Zudem erforderte die Einrichtung eines jeden Abgangskastens, etwa für die Stromversorgung eines neu hinzugekommenen Racks, einen zeitlich ausreichenden Planungsvorlauf sowie kalkulierte Downtime für den Einsatz eines Elektrikers. Heute stellen speziell für den Einsatz im Data Center konzipierte, schienenbasierte Stromverteilungssysteme nicht nur eine echte Alternative zu den Verkabelungslösungen dar, sondern sind diesen sogar hinsichtlich Wirtschaftlichkeit, Anwenderfreundlichkeit und Flexibilität überlegen.

Die Elemente der Stromschiene auf einen Blick

Das Funktionsprinzip von Stromschienenverteilern

Eine Stromverteilung per Schiene erfolgt zum Beispiel bei einer Lösung namens Starline über modular erweiterbare Schienenprofile, die an der Gebäude­decke oder im Doppelboden befestigt werden. Miteinander verbunden sind die einzelnen Aluminiumprofile über schrauben- und bolzenfreie Steckverbinder, die von der Länge her so dimensioniert sind, dass eine optimale Wärmeableitung gegeben und daher eine temperaturbedingte Lockerung oder gar ein Lösen der Verbindungselemente ausgeschlossen ist.

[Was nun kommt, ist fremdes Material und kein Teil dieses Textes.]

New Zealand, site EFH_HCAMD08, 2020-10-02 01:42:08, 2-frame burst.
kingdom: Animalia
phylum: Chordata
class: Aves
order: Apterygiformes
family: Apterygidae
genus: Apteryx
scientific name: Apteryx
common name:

Die Stromeinspeisung selbst erfolgt an nur einer zentralen Stelle und versorgt das gesamte Schienensystem, je nach Anforderung, mit Stromstärken von 100, 225, 250, 400 oder 800 Ampere und mit einer Spannung von bis zu 415 Volt.

Überall, wo in einer IT-Umgebung Strom benötigt wird, zum Beispiel an jedem Server-Rack, lässt sich einfach ein Abgangskasten als Verteilereinheit in das Schienenprofil einpassen. Die Montage erfolgt über nur zwei Handgriffe, nämlich das Einstecken der Kupplung des Abgangskastens in das Gehäuse des Schienenprofils und eine abschliessende 90-Grad-Drehung. – Dieses simple Verfahren dürfte allen geläufig sein, die schon einmal mit Fischertechnik-Bausteinen hantiert haben. Dann stehen über den Abgangskästen ein- oder auch dreiphasige Stromanschlüsse zur Verfügung, über die Schrank-PDU-Stromleisten angeschlossen werden können, mittels derer sich die gesamte Hardware in einem Rack mit Strom versorgen lässt.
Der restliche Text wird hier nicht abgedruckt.